[Task item]: Restate, exactly as written, the entries below from the line that holds "Hodgson: Kuyt, Mascherano & Ultimatums" through the line that holds "Freedom Service Dogs". Pictures are not part of the copy.

[Listed entries]:
============

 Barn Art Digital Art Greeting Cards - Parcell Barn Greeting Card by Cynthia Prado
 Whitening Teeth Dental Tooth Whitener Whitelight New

============

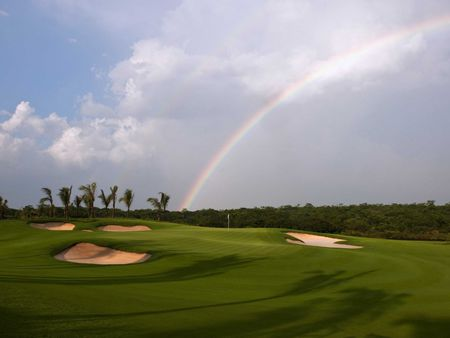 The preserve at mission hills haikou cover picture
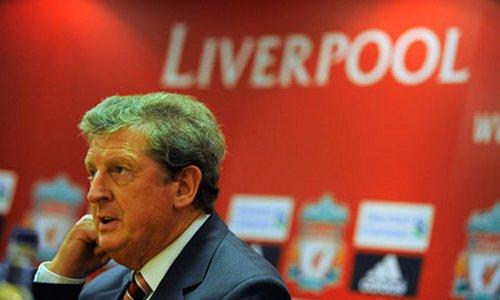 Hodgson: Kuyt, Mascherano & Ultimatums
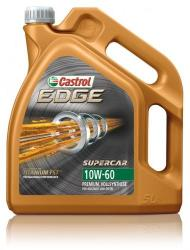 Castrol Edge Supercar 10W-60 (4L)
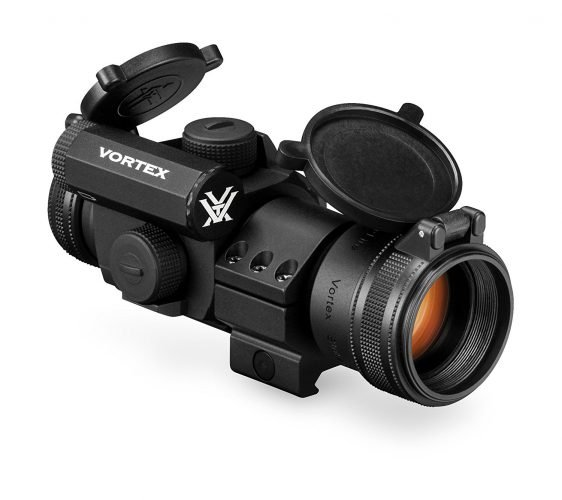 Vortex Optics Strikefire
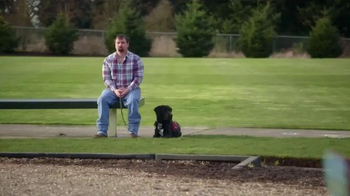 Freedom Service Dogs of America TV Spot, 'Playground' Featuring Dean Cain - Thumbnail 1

============

[Exercise response]:
 Hodgson: Kuyt, Mascherano & Ultimatums
 Castrol Edge Supercar 10W-60 (4L)
 Vortex Optics Strikefire
 Freedom Service Dogs of America TV Spot, 'Playground' Featuring Dean Cain - Thumbnail 1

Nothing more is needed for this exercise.